> Documento de origen
|---|

El peso de un ciervo muerto

El motivo por el que Dragging a Dead Deer Up a Hill ha cobrado tanto protagonismo en mi vida es casi anecdótico. Desde hace años, necesito caer dormido con la radio de fondo.

Me gusta abordar algunas de mis aficiones con voluntad de estadístico. Colecciono datos, patrones, cifras; recojo información, la registro en diversas aplicaciones, reviso mis resúmenes. Es una forma extraña de conocerme a mí mismo, como si a través de tablas y gráficas y números imposibles pudiese llegar a entender qué hay dentro de mí, qué me ha pasado en los últimos meses, cuánto me ha obsesionado algo. Esta dependencia de los números no es algo de lo que me sienta particularmente orgulloso, pues a veces me descubro prestando más atención a los datos que a la experiencia en sí. He aprendido a vivir así, supongo.

La música no es una excepción a esta dependencia de los datos. Consulto con frecuencia mis artistas más reproducidos, mis obsesiones recientes, mi canción más escuchada cada semana. Fue así como descubrí una anomalía, una sorpresa en forma de número. Hace unas semanas vi que en la lista de mis álbumes más escuchados de este año iba trepando, de forma lenta pero imparable, un álbum que apenas conocía realmente. De una artista de quien apenas podía hablar y cuyos títulos de canciones apenas reconocía. Un disco cuya presencia en mi vida era meramente situacional; algo que nunca debería haber llegado siquiera a mi top 10. Y, sin embargo, allí estaba, orgulloso, mirándome desafiante desde la distancia como la niña de su portada, a punto de apretar el puño para demostrarme que estaba aquí para quedarse.

|---|

> Datos disponibles
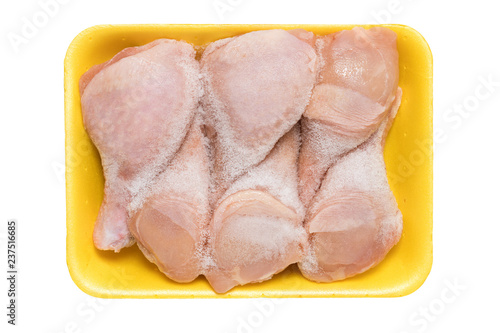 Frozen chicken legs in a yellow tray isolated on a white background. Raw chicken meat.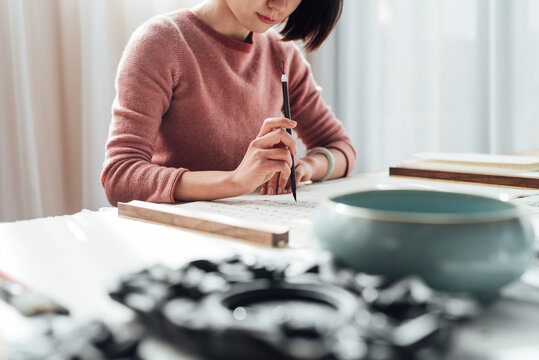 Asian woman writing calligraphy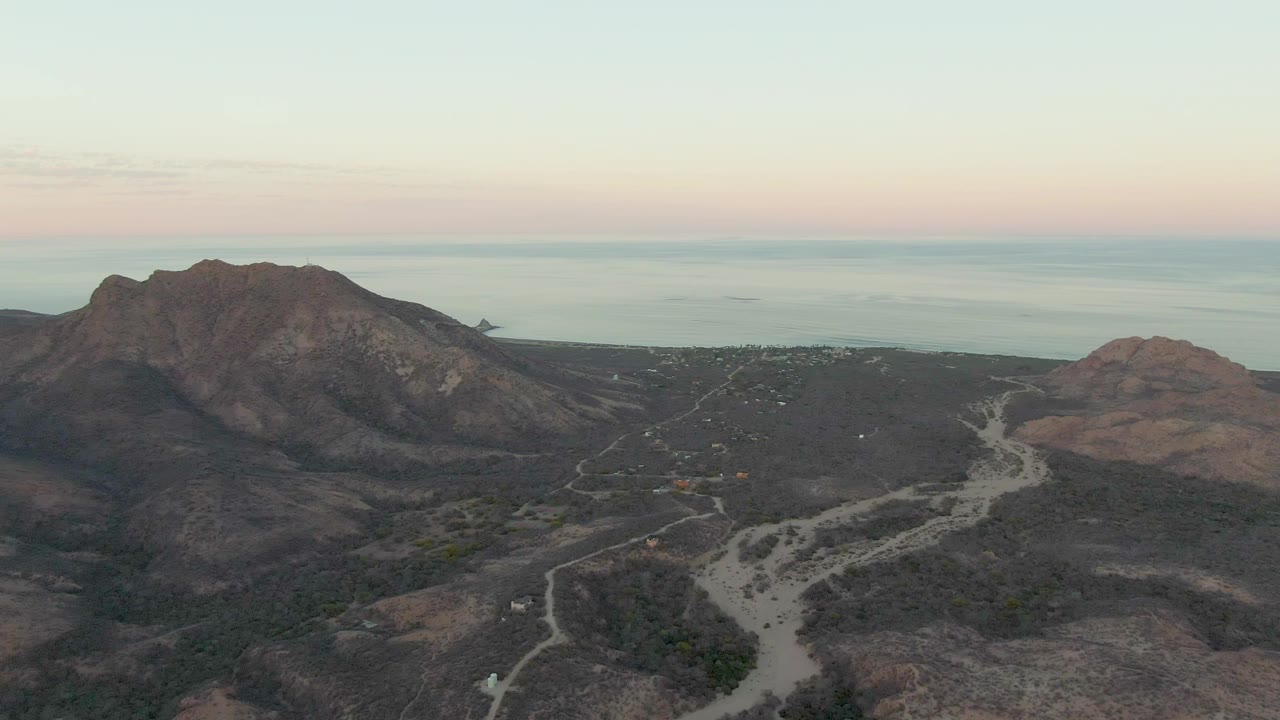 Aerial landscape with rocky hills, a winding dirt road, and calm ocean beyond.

|---|

> Tareas requeridas
1 > Según el documento de origen, ¿qué necesita quien narra desde hace años para quedarse dormido?
2 > Resume el documento de origen en dos oraciones.

> Resultados
1 > Necesita caer dormido con la radio de fondo.

2 > Quien narra aborda algunas de sus aficiones como un estadístico y registra datos y cifras para entenderse a sí mismo, aunque a veces atiende más a los datos que a la experiencia. Al consultar sus estadísticas musicales descubrió que Dragging a Dead Deer Up a Hill, un álbum que apenas conocía, iba subiendo en su lista de los más escuchados del año.